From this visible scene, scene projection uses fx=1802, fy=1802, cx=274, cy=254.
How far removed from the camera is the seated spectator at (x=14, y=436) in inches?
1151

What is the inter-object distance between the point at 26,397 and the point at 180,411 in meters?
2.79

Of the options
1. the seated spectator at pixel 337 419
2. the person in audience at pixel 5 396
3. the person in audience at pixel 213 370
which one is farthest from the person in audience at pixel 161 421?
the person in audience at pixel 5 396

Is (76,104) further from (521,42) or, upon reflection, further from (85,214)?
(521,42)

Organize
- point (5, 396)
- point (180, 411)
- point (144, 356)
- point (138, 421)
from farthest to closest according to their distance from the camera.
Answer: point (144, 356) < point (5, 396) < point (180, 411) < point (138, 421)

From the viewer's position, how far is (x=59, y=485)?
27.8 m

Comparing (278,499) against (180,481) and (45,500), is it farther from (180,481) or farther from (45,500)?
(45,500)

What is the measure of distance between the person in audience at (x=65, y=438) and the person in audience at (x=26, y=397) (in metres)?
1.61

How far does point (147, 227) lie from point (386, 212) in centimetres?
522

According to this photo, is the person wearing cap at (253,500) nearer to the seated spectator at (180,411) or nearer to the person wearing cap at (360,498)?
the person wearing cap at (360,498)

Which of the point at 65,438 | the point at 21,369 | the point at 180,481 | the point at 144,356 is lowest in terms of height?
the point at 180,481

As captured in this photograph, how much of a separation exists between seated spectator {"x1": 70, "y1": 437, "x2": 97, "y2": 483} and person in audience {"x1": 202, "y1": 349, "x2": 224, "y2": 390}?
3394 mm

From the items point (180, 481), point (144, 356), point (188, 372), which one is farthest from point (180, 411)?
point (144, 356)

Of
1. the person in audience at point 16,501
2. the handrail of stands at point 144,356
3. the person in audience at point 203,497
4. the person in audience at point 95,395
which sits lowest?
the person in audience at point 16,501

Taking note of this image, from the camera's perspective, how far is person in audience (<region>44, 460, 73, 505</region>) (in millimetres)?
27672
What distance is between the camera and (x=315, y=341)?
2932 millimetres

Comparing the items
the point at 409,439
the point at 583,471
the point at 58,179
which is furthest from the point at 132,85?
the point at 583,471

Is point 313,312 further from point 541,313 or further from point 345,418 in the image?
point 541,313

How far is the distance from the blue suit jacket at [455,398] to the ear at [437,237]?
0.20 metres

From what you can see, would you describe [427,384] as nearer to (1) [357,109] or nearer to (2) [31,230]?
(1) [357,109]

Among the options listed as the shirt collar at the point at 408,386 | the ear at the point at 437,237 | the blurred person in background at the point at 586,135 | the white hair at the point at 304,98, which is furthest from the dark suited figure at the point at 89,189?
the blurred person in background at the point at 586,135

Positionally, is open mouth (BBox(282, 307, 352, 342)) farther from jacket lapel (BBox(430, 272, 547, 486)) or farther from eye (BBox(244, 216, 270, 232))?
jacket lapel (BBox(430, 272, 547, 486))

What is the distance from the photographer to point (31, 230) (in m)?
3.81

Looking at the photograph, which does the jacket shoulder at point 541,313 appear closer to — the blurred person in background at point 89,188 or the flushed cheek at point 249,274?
=-=-=-=-=
_INSTRUCTIONS FOR THE TASK_
Retype every entry word for word.

_COMPLETED TASK_
From this visible scene, scene projection uses fx=1802, fy=1802, cx=274, cy=254.
How far removed from the camera is the seated spectator at (x=14, y=436) in inches?
1151

What is the inter-object distance between the point at 26,397 and the point at 180,411 in meters?
2.79

Of the options
1. the seated spectator at pixel 337 419
2. the person in audience at pixel 5 396
3. the person in audience at pixel 213 370
which one is farthest from the person in audience at pixel 161 421?
the person in audience at pixel 5 396

Is (76,104) further from (521,42) or, upon reflection, further from (85,214)?
(521,42)

Organize
- point (5, 396)
- point (180, 411)
- point (144, 356)
- point (138, 421)
from farthest to closest according to their distance from the camera.
Answer: point (144, 356) < point (5, 396) < point (180, 411) < point (138, 421)

From the viewer's position, how far is (x=59, y=485)?
27.8 m

Comparing (278,499) against (180,481) and (45,500), is it farther from (180,481) or farther from (45,500)?
(45,500)

What is the measure of distance between the person in audience at (x=65, y=438) and the person in audience at (x=26, y=397) (in metres)?
1.61

How far does point (147, 227) lie from point (386, 212) in centimetres?
522

According to this photo, is the person wearing cap at (253,500) nearer to the seated spectator at (180,411) or nearer to the person wearing cap at (360,498)?
the person wearing cap at (360,498)

Which of the point at 65,438 | the point at 21,369 | the point at 180,481 | the point at 144,356 is lowest in terms of height?
the point at 180,481

As captured in this photograph, how much of a separation exists between seated spectator {"x1": 70, "y1": 437, "x2": 97, "y2": 483} and person in audience {"x1": 202, "y1": 349, "x2": 224, "y2": 390}?
3394 mm

From the items point (180, 481), point (144, 356), point (188, 372), which one is farthest from point (180, 411)?
point (144, 356)

Of
1. the person in audience at point 16,501
2. the handrail of stands at point 144,356
3. the person in audience at point 203,497
4. the person in audience at point 95,395
which sits lowest?
the person in audience at point 16,501

Taking note of this image, from the camera's perspective, how far is person in audience (<region>44, 460, 73, 505</region>) (in millimetres)?
27672
What distance is between the camera and (x=315, y=341)?
2932 millimetres

Comparing the items
the point at 409,439
the point at 583,471
the point at 58,179
which is furthest from the point at 132,85?
the point at 583,471

Is point 313,312 further from point 541,313 or further from point 345,418 in the image?
point 541,313

How far is the distance from the blue suit jacket at [455,398] to the ear at [437,237]?
0.20 metres

From what you can see, would you describe [427,384] as nearer to (1) [357,109] or nearer to (2) [31,230]?
(1) [357,109]

Among the options listed as the shirt collar at the point at 408,386 | the ear at the point at 437,237 | the blurred person in background at the point at 586,135 | the white hair at the point at 304,98, which is furthest from the dark suited figure at the point at 89,189?
the blurred person in background at the point at 586,135

Positionally, is open mouth (BBox(282, 307, 352, 342)) farther from jacket lapel (BBox(430, 272, 547, 486)) or farther from eye (BBox(244, 216, 270, 232))?
jacket lapel (BBox(430, 272, 547, 486))

What is the distance from the photographer to point (31, 230) (in m)?
3.81

Looking at the photograph, which does the jacket shoulder at point 541,313 appear closer to — the blurred person in background at point 89,188 or the flushed cheek at point 249,274?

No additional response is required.